TEXTE À LIRE —
==================================================

Honnêtement, je ne sais plus quoi écrire de nouveau sur le cyberharcèlement. Chaque semaine amène son lot d’affaires à la fois terriblement violentes et terriblement similaires aux autres. En l’occurrence, ces derniers jours ont été chargés en la matière :
– Des internautes ont crié à la censure à cause de la désactivation (volontaire) d’un compte qui ciblait Sandrine Rousseau, jouant sur la confusion entre les vrais propos de la députée et des contenus souvent vulgaires et injurieux. Il s’agit d’une technique dite de « FemSpoofing« , qui consiste généralement à se faire passer pour une personne féministe avec des propos extrêmes pour s’en moquer, voire tromper d’autres internautes. En moyenne, le compte publiait 400 tweets par mois.

==================================================

BLOC DE DONNÉES —
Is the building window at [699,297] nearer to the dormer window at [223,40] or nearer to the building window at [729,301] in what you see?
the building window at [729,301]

==================================================

Réécrivez tout ce qui va de « Honnêtement, je ne » jusqu'à « tweets par mois. » dans le texte sur le cyberharcèlement, en mettant « usagers » à la place de « internautes ».

RÉSULTAT —
Honnêtement, je ne sais plus quoi écrire de nouveau sur le cyberharcèlement. Chaque semaine amène son lot d’affaires à la fois terriblement violentes et terriblement similaires aux autres. En l’occurrence, ces derniers jours ont été chargés en la matière :
– Des usagers ont crié à la censure à cause de la désactivation (volontaire) d’un compte qui ciblait Sandrine Rousseau, jouant sur la confusion entre les vrais propos de la députée et des contenus souvent vulgaires et injurieux. Il s’agit d’une technique dite de « FemSpoofing« , qui consiste généralement à se faire passer pour une personne féministe avec des propos extrêmes pour s’en moquer, voire tromper d’autres usagers. En moyenne, le compte publiait 400 tweets par mois.